» **What is expected**: Scan the records for the string "your". State how many lines contain it and add nothing.

___ Task inputs ___

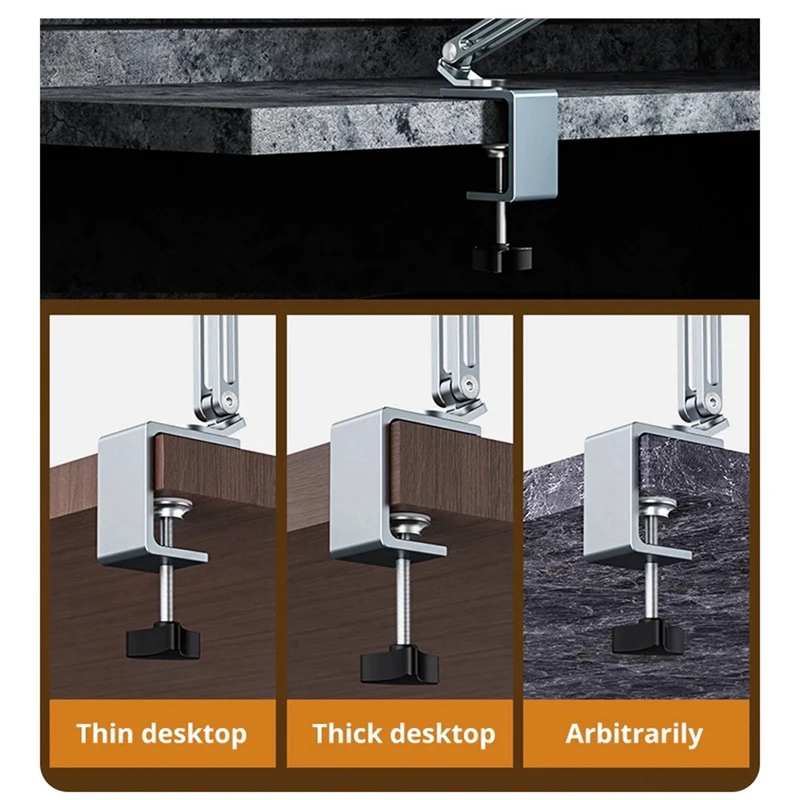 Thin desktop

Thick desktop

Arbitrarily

___
___ Task inputs ___

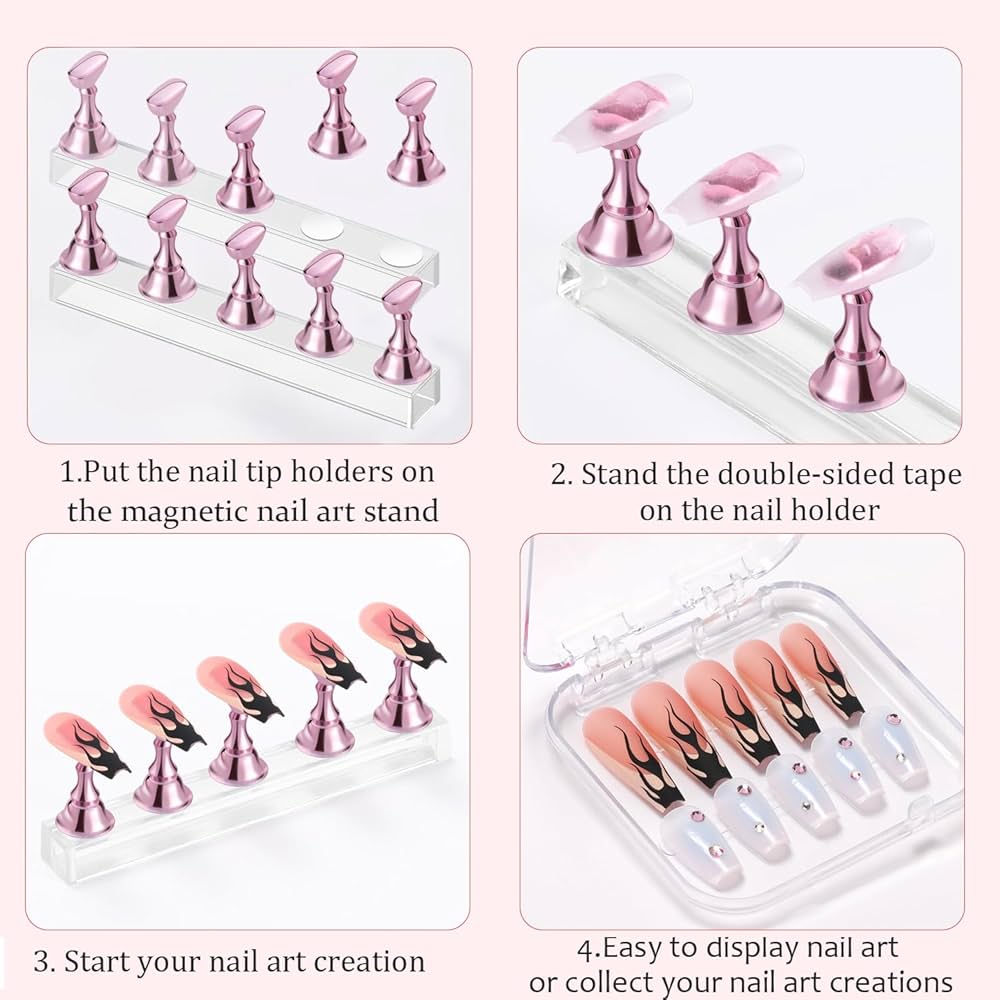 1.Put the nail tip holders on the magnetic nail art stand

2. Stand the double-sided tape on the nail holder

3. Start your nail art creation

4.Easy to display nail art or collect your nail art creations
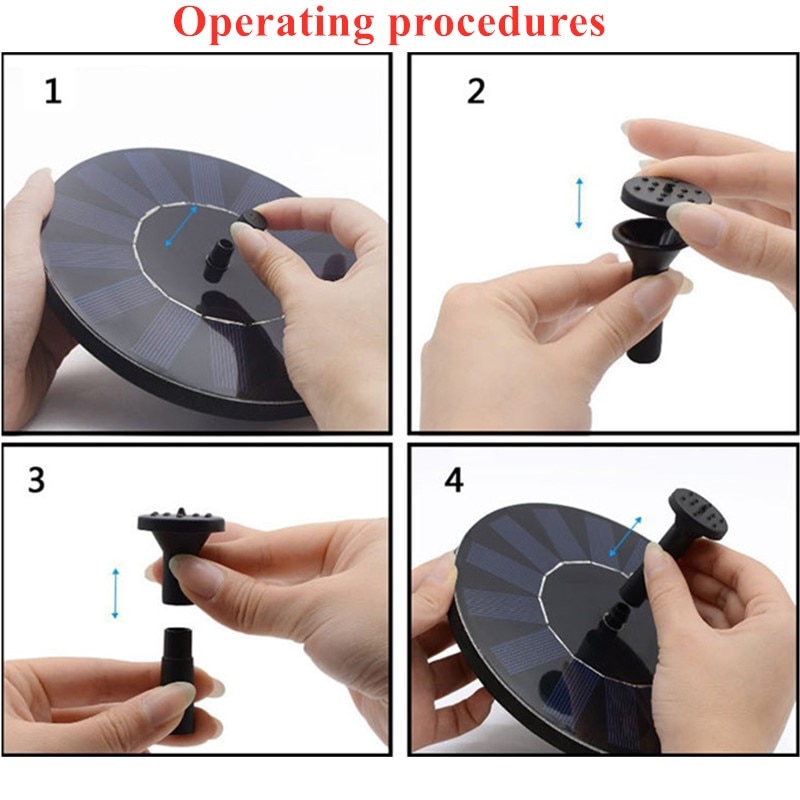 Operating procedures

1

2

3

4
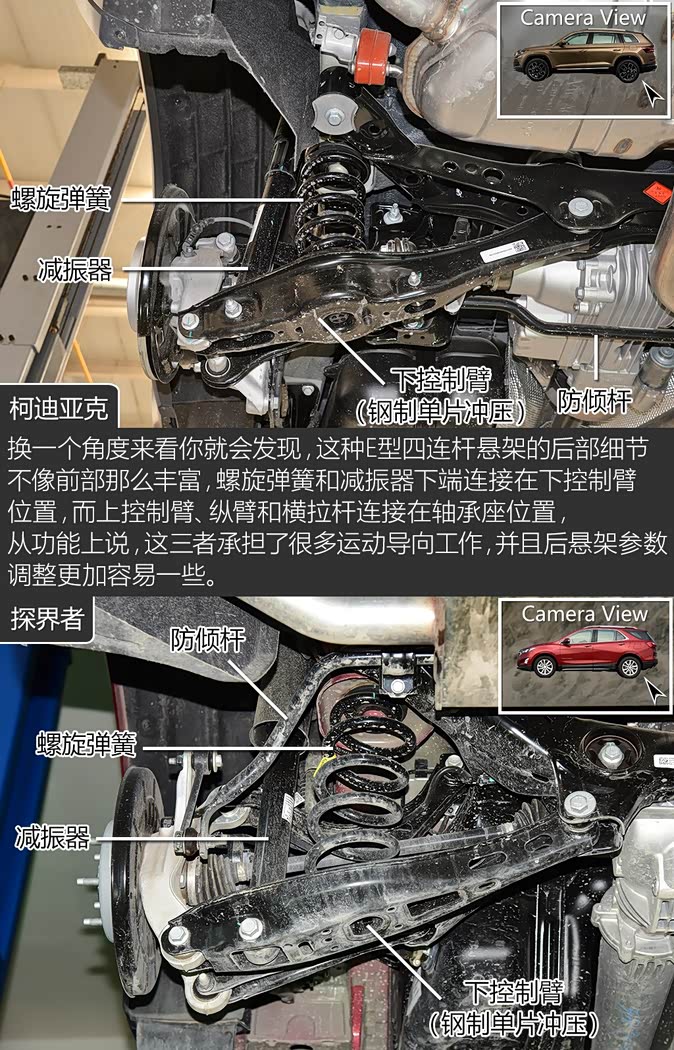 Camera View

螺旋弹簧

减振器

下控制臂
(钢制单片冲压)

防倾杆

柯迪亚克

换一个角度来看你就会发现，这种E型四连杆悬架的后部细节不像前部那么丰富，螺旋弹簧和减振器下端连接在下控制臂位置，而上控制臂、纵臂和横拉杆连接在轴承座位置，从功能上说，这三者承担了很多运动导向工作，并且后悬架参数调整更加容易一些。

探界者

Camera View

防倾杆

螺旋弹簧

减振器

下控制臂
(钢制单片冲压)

___

» **Answer to the problem**: 2